Big Bang Radiation, Helium, Age of the Universe and All That

"New Look at Big Bang Radiation Refines Age of Universe"
Wired Science (February 3, 2010)

"Six papers posted online present new satellite snapshots of the earliest light in the universe. By analyzing these images, cosmologists have made the most accurate determination of the age of the cosmos, have directly detected primordial helium gas for the first time and have discovered a key signature of inflation, the leading model of how the cosmos came to be.

"The analysis, based on the first seven years of data taken by NASA's Wilkinson Microwave Anisotropy Probe, also provides new evidence that the mysterious entity revving up the expansion of the universe resembles Einstein’s cosmological constant, a factor he inserted but later removed...."

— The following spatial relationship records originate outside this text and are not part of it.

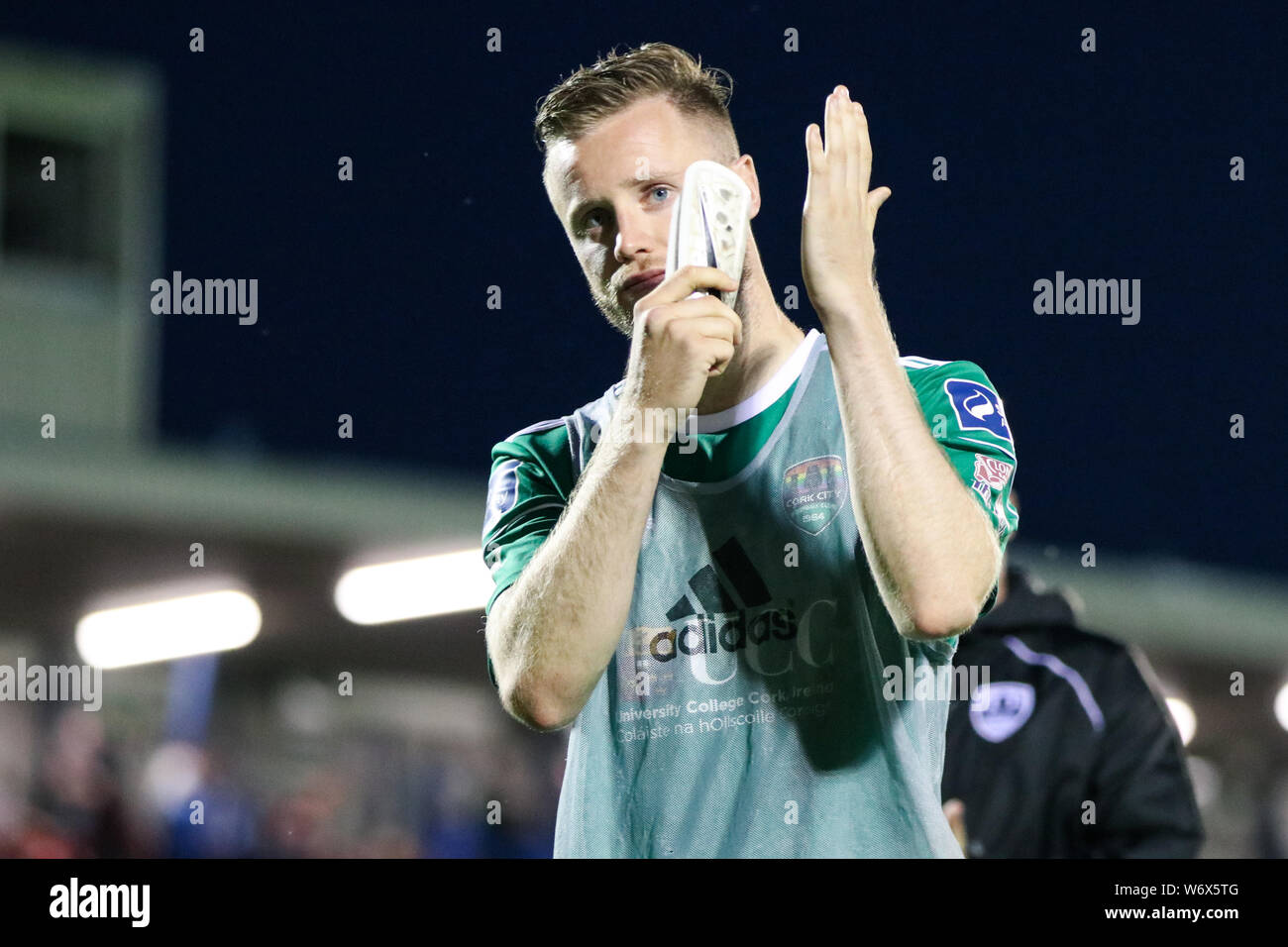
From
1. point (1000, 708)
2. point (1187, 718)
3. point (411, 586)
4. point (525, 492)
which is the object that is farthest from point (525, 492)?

There's nothing new and startling here - apart from direct detection of the universe's first helium - but, as one of the scientists said, the detection " 'is not a surprise, but it's nice to have confirmation'...."

Age of the universe, updated and refined: 13.73 billion years, plus or minus 0.12 billion.) 13,730,000,000 years: give or take 120,000,000. That's a lot of zeroes.

Just how old the universe is, and how primordial helium was polarized, may not seem all that connected with collecting the next paycheck or photos of baby elephants. But that baby elephant and the photographer who took the picture wouldn't have been possible without the mix of matter and energy that held that helium.

Cosmology - the study of how the universe works - is sort of like Genealogy. It's all about stuff that's already happened: but without that stuff, you wouldn't be around to be disinterested in it.

Which is about as much philosophy as I can handle right now.